Ingredients for 2 servings:
- 200 g tomato puree
- ½ tsp vegetable broth, instant
- salt and pepper
- 1 pinch(s) of sugar
- Paprika powder
- herbs, Italian
- 40 g cashew nuts, broken
- 450 ml soy milk (soy drink)
- 1 tsp salt
- 1 pinch of nutmeg
- 200 ml water
- 60 ml vegetable oil
- 60 g flour
- 25 g soy shreds
- 75 ml vegetable stock
- 4 tbsp margarine, vegan
- 4 tbsp flour
- 8 tbsp nutritional yeast
- 2 tsp mustard
- Vegetable broth, instant
- Water
- 125 g lasagna sheet(s)
- Fat, for the shape
Instructions
Working time approx. 45 minutes; Cooking/baking time approx. 45 minutes; Total time approx. 1 hour 30 minutes
Lasagne with béchamel sauce, Bolognese sauce and crispy crust
Soak the cashews in water.

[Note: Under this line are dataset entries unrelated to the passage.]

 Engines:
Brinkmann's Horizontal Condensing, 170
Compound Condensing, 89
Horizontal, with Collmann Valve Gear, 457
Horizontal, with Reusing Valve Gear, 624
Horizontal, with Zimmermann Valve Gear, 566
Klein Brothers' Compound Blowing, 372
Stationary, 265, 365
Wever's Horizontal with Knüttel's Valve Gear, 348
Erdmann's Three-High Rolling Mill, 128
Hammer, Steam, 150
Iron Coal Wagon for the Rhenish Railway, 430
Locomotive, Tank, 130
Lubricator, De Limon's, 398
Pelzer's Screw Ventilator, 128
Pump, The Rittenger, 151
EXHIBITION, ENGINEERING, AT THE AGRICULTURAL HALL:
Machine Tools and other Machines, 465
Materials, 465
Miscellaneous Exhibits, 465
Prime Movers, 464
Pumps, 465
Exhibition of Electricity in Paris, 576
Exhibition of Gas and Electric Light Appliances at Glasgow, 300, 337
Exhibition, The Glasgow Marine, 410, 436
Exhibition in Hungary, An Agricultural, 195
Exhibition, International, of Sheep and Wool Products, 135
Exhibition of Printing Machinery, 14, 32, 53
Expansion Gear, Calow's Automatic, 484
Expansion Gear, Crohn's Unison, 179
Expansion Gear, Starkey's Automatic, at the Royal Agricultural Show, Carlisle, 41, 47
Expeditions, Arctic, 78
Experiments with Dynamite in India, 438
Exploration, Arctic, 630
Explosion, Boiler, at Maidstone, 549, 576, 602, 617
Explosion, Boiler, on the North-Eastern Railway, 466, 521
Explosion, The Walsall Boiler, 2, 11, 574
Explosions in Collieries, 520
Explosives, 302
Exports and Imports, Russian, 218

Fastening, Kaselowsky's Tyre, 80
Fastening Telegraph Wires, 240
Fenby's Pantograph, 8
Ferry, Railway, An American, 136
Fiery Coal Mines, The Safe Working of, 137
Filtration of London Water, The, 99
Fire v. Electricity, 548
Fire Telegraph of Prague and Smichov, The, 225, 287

If you have a good blender, you don’t need one. The tomato sauce should go on the stove first because it needs to simmer for as long as possible so the tomatoes can develop their full flavor. To make it, simply mix the tomato puree with the spices, bring to a boil briefly, then cover and simmer, stirring occasionally. For the béchamel sauce, remove the cashews from the water, then puree them with soy milk, water, and spices. Add more water to the desired consistency. Heat in a double boiler. Make a roux in a pan with oil and flour. Mix with the soy puree. Set aside. As a mince substitute, briefly boil the vegetable stock with soy mince and let it swell. As a cheese substitute, prepare the yeast glaze. To make this, melt the margarine in a saucepan. Then carefully stir in the flour, making sure it doesn’t clump. Then stir in the nutritional yeast. Season with vegetable stock powder and mustard and add water to achieve the desired consistency; a splash should be sufficient. Mix the tomato sauce and the soy strips. Grease an ovenproof dish, then line the bottom with lasagna sheets. Spread half of the tomato and strips sauce and then 1/3 of the béchamel sauce on top. Layer the lasagna sheets, tomato and strips sauce, and béchamel sauce on top. Cover with the remaining lasagna sheets, spread the béchamel sauce over it, and spread the yeast mixture on top. Bake for 40-50 minutes in a preheated oven at 200°C (fan oven).